Friday, May 21, 2010

rolling stones "exile on main st." reissue: cd review



this week saw a major pr blitz as the rolling stones reissued "exile on main st." on tuesday. in addition to the remastered double album, the reissue includes a second disc with 10 "new" songs. i watched mick jagger on the larry king live show tuesday night. aside from the actual interview, the show aired clips from the forthcoming documentary, "the stones in exile" - which premiered at the cannes film festival last month and is set for u.s. release in june.

so what's with all the "exile" hoopla? the album is great - it was number 7 on the rolling stone magazine list of the 500 greatest albums of all time. but is it the best rolling stones album (as if such a subjective call could be made)? while "exile" is the stones at their creative peak, their two previous albums, "let it bleed" and "sticky fingers," are just as good - if not better. even jagger hasn't been the biggest fan of "exile."

while the myth has been built up that "exile" was the product of stuffy basement sessions at keith richard's rented mansion, "ville nellcote," in the south of france (nice) during the stones' self-imposed exile from the english tax laws, the truth is a more prosaic 3 year arc from 1969 t0 1972 (during which the stones released "let it bleed" and "sticky fingers"). "exile" included material recorded in los angeles and england, as well as the nellcote sessions. the myth evokes place, the reality focuses on production.

the new material, a 10 song bonus cd, includes "exile" era instrumental tracks that jagger recently wrote lyrics for and then added the vocal overdubs. the juxtaposition of a 66 year old jagger against the almost 40 year younger version on the original material is apparent. the new vocals, on 4 songs ("plundered my soul," "following the river," "dancing in the light," and "pass the wine") from the second cd, stretch the concept of the "exile" reissue. while the base tracks (instrumentals) are period, the vocals are anachronisms.

i got much more enjoyment from the cleaned up original albums, sharper sound and deeper bass. it's hard not to enjoy the fresh sound of old classics. "exile on main street" was a release that took a while to warm up to (maybe because it was a double album, a lot of material to digest). but the incredible breath of sound, from out and out rock straight across blues, gospel and jams, make it an outstanding (if eclectic) collection of stones material.

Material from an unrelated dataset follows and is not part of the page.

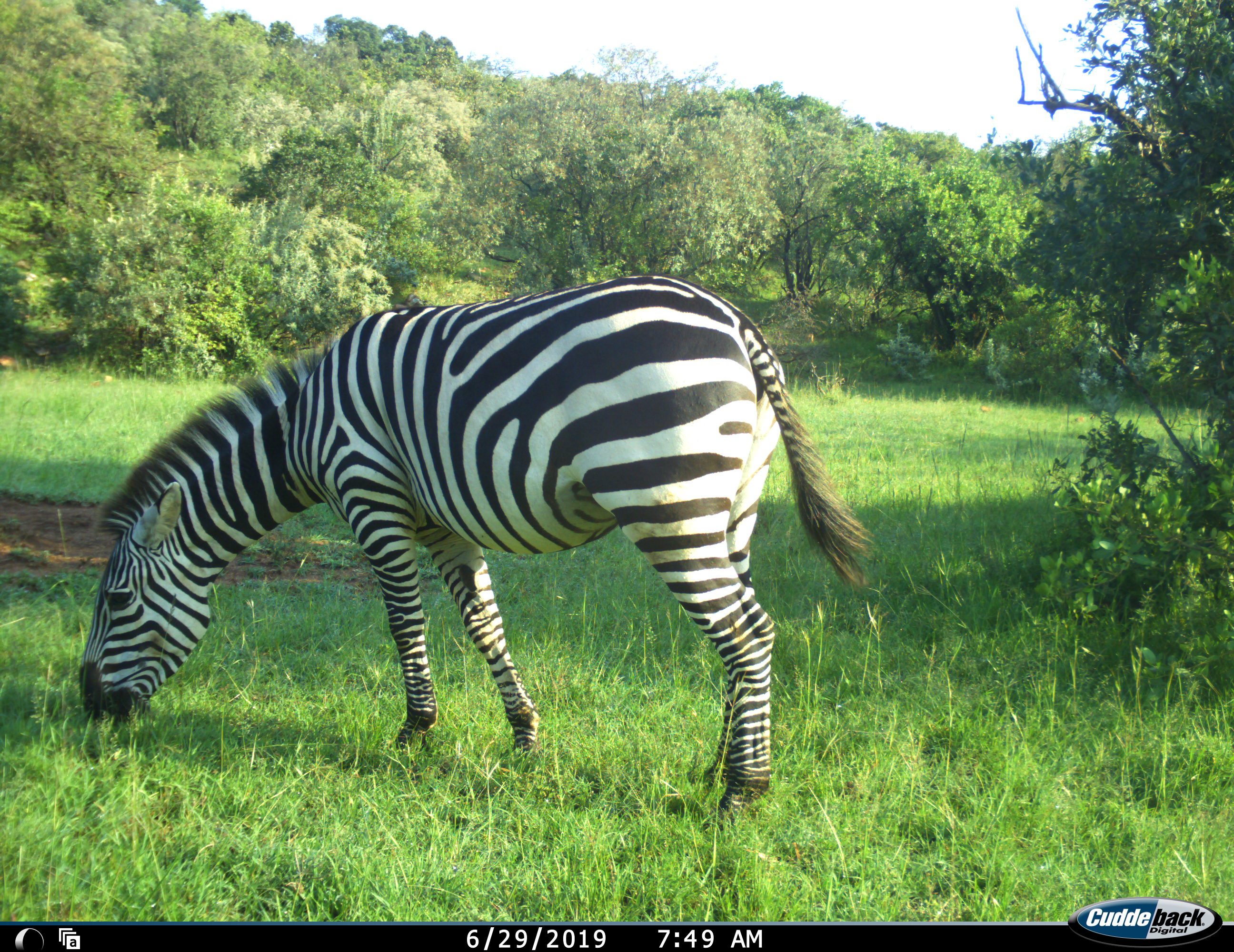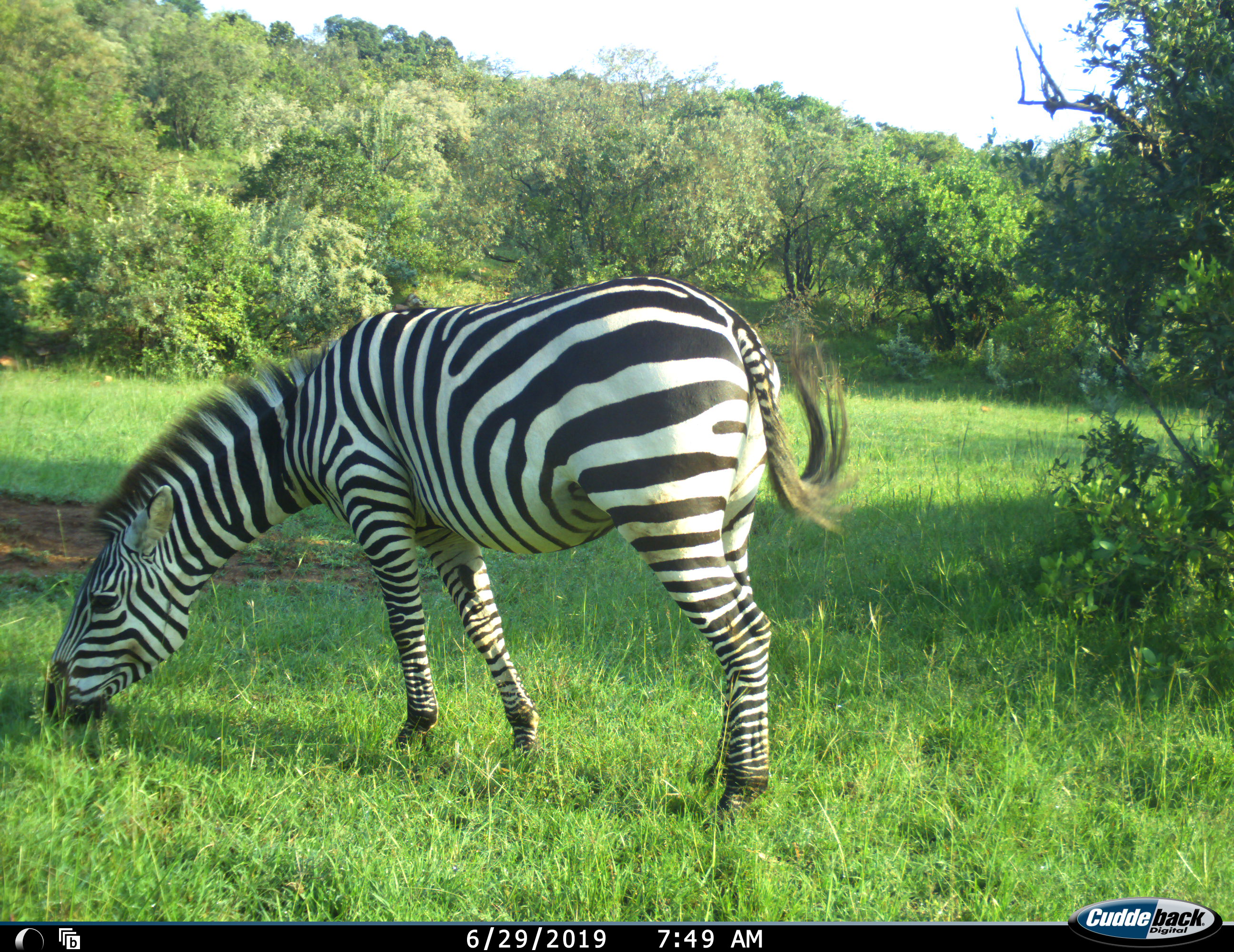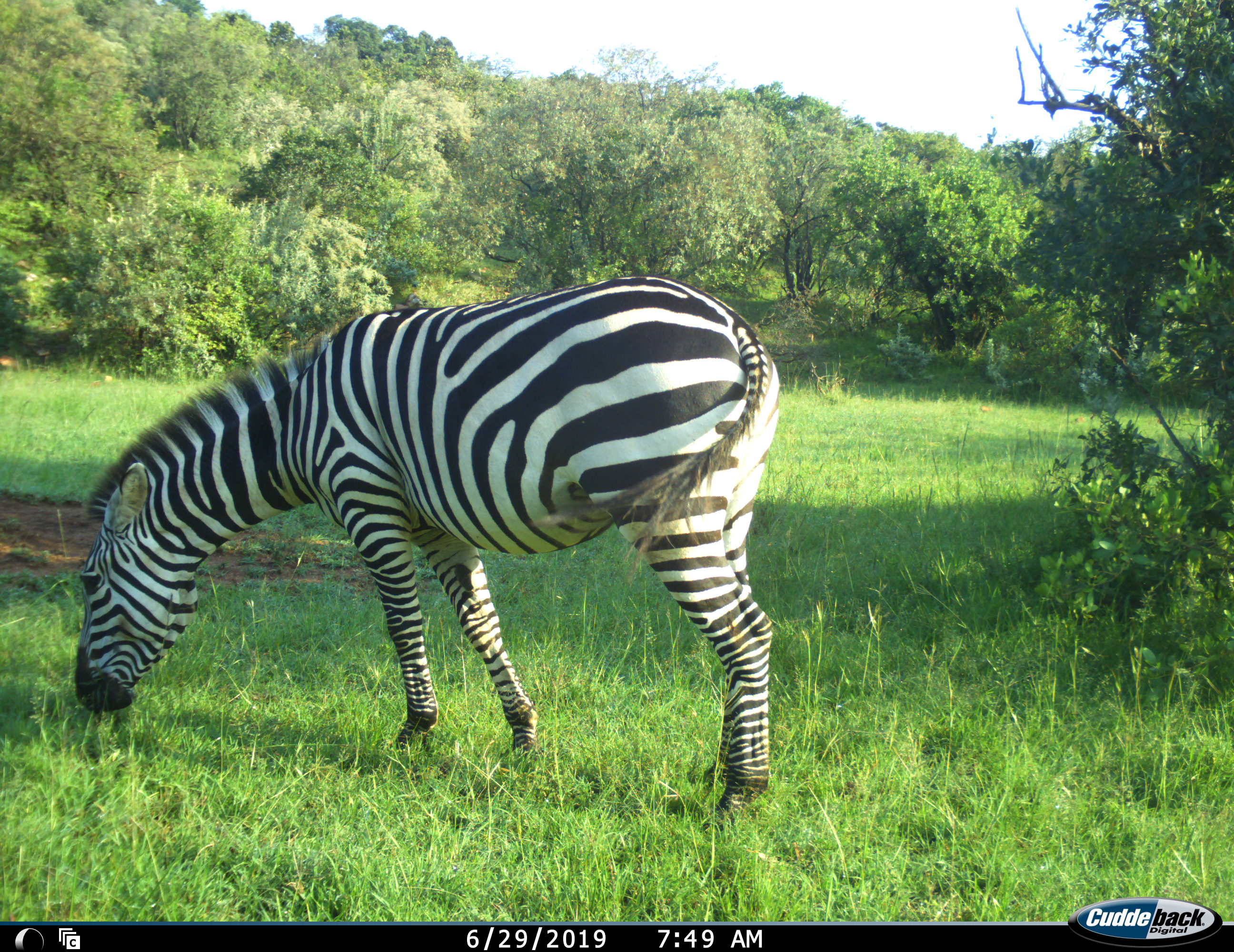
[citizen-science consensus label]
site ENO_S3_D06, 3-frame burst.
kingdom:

"ventilator blues" is probably the most atmospheric, in terms of bringing you down to the steamy days in the basement. but there are so many underrated classics mixed in; "loving cup," "shine a light," "casino boogie," and "rip this joint." and then there are the more familiar cuts, "tumbling dice"and "happy" that punched through the fm airwaves. classic stones from their golden years.

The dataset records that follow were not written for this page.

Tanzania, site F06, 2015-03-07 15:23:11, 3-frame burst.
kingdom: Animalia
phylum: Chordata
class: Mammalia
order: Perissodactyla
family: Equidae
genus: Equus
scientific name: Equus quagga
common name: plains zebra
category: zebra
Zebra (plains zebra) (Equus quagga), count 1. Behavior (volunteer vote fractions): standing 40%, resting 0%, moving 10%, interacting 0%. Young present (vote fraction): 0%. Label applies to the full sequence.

for a die-hard stones fan, this is a must get. for everyone else (namely those that already have the 1994 remastered version), stick with what you've got. and then check out the documentary on the big screen next month.

2 comments:

Slomohusky said...

I have been a little amused by the hype and the Larry King interview some. NPR even had something on the re-reissue. What was that Smiths song about rebranding/repackaging with reissues and stickers :)

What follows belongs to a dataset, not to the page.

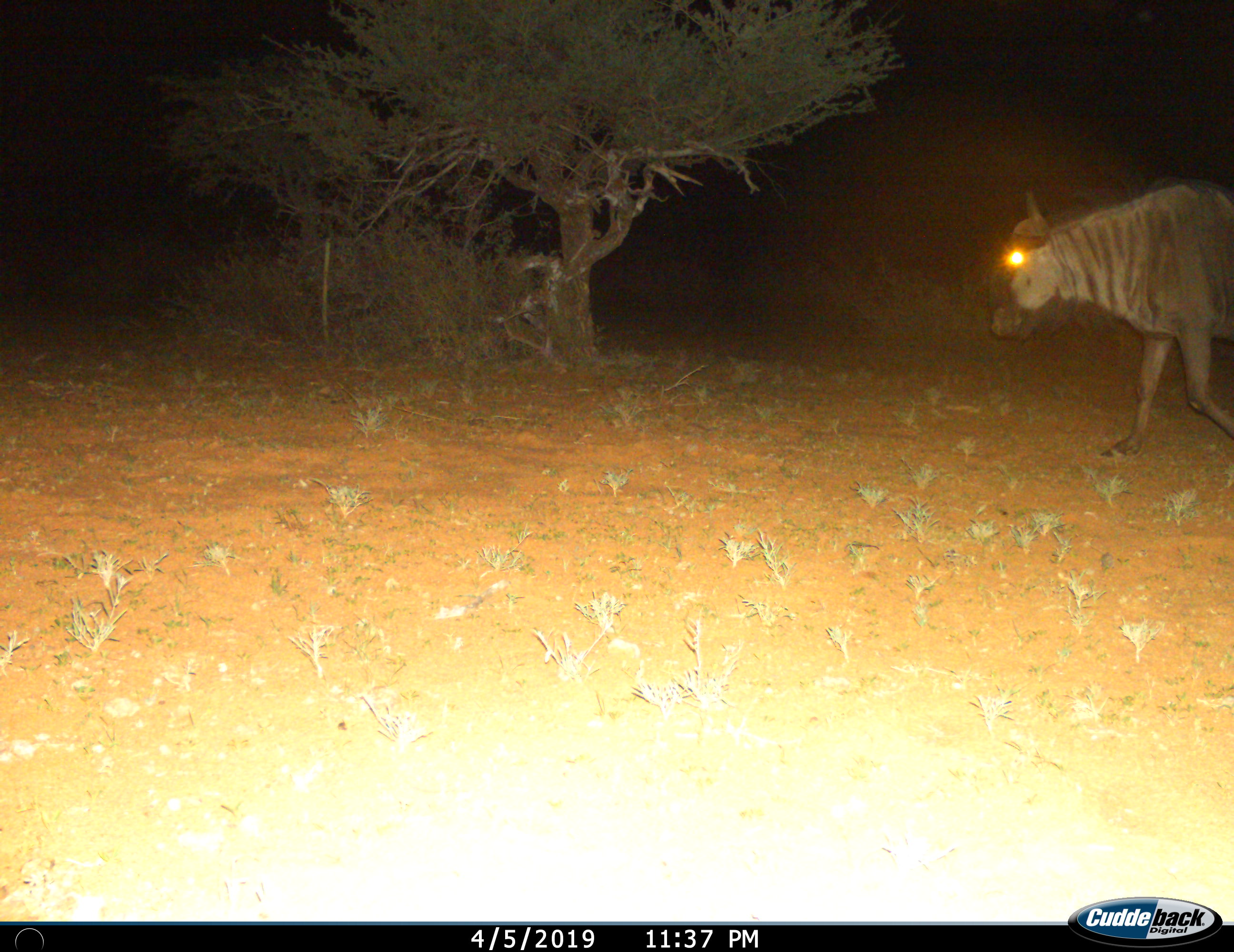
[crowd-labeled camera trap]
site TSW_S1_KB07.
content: unidentified animal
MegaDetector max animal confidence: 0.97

Regardless, I like the release. Exile is my personal favorite. I agree with you on Let It Bleed and Sticky Fingers. Yet, I would go back one more to Beggars Banquet and jump ahead six years with Some Girls as favorites as well. Really from Aftermath - Exile, and then Some Girls in '78 you can't find too much better. The best Blues/Honky Tonk/Country Western/Jazz Band ever. Yet, "It's Only Rock and Roll" I guess?

Anonymous said...

I love Exile and bought the album and played the hell out of but never considered it the stones best even though its a great record

Out of Our Heads
Sticky Fingers
Aftermath
Beggars Banquet
Let It Bleed
Hot Rocks Volume one

may all be higher then exile at the time of its release half the critics panned it and in time like Neil YOung's way overated Tonights the Night( which is one of the worst records Young ever did) this record is overated and filled with hype...Sticky Fingers and Mick Taylor brilliant- Stones never were as good on record after Mick Taylor left except for Some Girls and moments here and there on Tatto You etc Exile a great record but not the Stones best its a bandwagon effect.